──────── Document segment
Pookman v. School Dist. of Upper St. Clair Tp.

Decision Date20 November 1984
Parties, 21 Ed. Law Rep. 584 Rona C. POOKMAN, Frank G. Eisenreich, and Janis M. Muraca, Appellees, v. SCHOOL DISTRICT OF the TOWNSHIP OF UPPER ST. CLAIR, Appellant.
CourtPennsylvania Supreme Court

Richard DiSalle, Samuel L. Douglass, Templeton Smith, Jr., Rose, Schmidt, Dixon & Hasley, Pittsburgh, for appellant.

Louis B. Kushner, Stephen H. Jordan, Ronald G. Backer, Rothman, Gordon, Foreman & Groudine, P.A., Pittsburgh, for appellees.

Before NIX, C.J., and LARSEN, FLAHERTY, McDERMOTT, HUTCHINSON and ZAPPALA, JJ.

OPINION OF THE COURT

LARSEN, Justice.

The issue presented by this case is whether certain teacher employees (appellees) were tenured or non-tenured in relation to the Upper St. Clair school district's (appellant's) decision not to renew these teacher employees' contracts.

Appellees, Rona Pookman, Frank Eisenreich and Janis Muraca, were hired by the Upper St. Clair school district in August, 1979. During appellees' second year of teaching, on April 30, 1981, the district decided not to renew their contracts, due to a significant decline in student enrollment in the district. 1 The district's decision was to take effect on June 12, 1981, which was to be the last day of appellees' contracts for that year.

Unlike non-tenured employees, tenured employees are entitled to considerations of seniority. 2 It is not disputed that on the date that the school district's decision was made, appellees were not tenured. Appellees argue, however, that since, under the School Code, a teacher who has two years of service and has not been rated unsatisfactory automatically receives tenure, and, since the district's decision was not to take effect until the last day of their second year of service, they should be considered tenured employees. Thus, appellees conclude, they should have retained their teaching positions and other employees (who had less seniority but who were tenured because of their service in another school district) should have been furloughed instead.
────────────────
──────── Input data
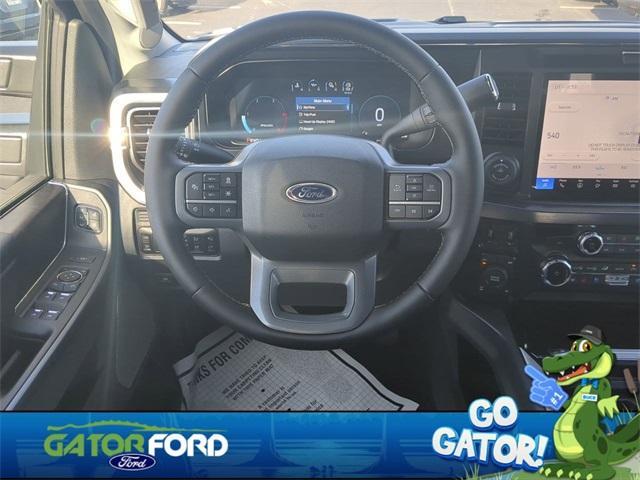 new 2025 Ford F-250 car, priced at $82,483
────────────────
- Exercises to complete
• 1. In the Pookman court opinion, why do the appellees argue that they should count as tenured employees even though they were not tenured when the district made its decision?
• 2. Return the stretch of the Pookman court opinion from "Before NIX, C.J., and" through "teacher employees' contracts.".
• 3. Supply the next part of the Pookman v. School District of Upper St. Clair court opinion, picking up after its last sentence.

- Results
• 1. Under the School Code, a teacher with two years of service who has not been rated unsatisfactory automatically receives tenure. The district's decision did not take effect until June 12, 1981, the last day of their second year of service, so the appellees argue that they had reached tenure by then.

• 2.
Before NIX, C.J., and LARSEN, FLAHERTY, McDERMOTT, HUTCHINSON and ZAPPALA, JJ.

OPINION OF THE COURT

LARSEN, Justice.

The issue presented by this case is whether certain teacher employees (appellees) were tenured or non-tenured in relation to the Upper St. Clair school district's (appellant's) decision not to renew these teacher employees' contracts.

• 3.
After a hearing before the Upper St. Clair school board, the board affirmed the district's non-renewal decision. On appeal, the Court of Common Pleas of Allegheny County also affirmed. The Commonwealth Court reversed, however, holding that appellees were tenured employees when the district's decision took effect. Pookman v. School District of the Township of Upper St. Clair, 80 Pa.Commw. 14, 470 A.2d 1110 (1984). We granted the school district's petition for allowance of appeal, and we now reverse.

The standard of review in this case is defined by local agency law. Section 754(b) of the Code of Administrative Procedure provides, in pertinent part:

(b) [A reviewing] court shall affirm the adjudication [of a local agency] unless it shall find that the adjudication is in violation of the constitutional rights of the appellant, or is not in accordance with law, or that the provisions of Subchapter B of Chapter 5 (relating to practice and procedure of local agencies) have been violated in the proceedings before the agency, or that any finding of fact made by the agency and necessary to support its adjudication is not supported by substantial evidence.

2 Pa.C.S.A. § 754(b). Applying this standard to the instant case, we note that appellees do not claim that their constitutional rights were violated, nor do they complain about any of the school board's hearing procedures. Furthermore, the facts of the case are not in dispute. Our task, therefore, is to simply determine whether the board committed an error of law and, if so, to correct that error. Pease v. Millcreek Township School District, 412 Pa. 378, 195 A.2d 104 (1963).

The acquisition of tenure by the employees of our public schools is governed by the Public School Code, 24 P.S. § 1-101, et seq., and the issue of whether appellees were tenured or non-tenured in relation to the school district's nonrenewal decision is solely a matter of statutory construction.

The provisions relating to the acquisition of tenure are set out in Section 1108 of the Code, which provides, in pertinent part:

§ 11-1108. [Non-tenured employees]

(a) It shall be the duty of the district superintendent to notify each [non-tenured employee], at least twice each year during the period of his or her employment, of the professional quality, professional progress, and rating of his or her services. No [non-tenured employee] shall be dismissed unless rated unsatisfactory, ...

(b) A [non-tenured employee] whose work has been certified by the district superintendent to the secretary of the school district, during the last four (4) months of the second year of such service, as being satisfactory shall thereafter be a [tenured employee] .... The employe shall then be tendered forthwith a regular contract of employment as provided for [tenured employees] ....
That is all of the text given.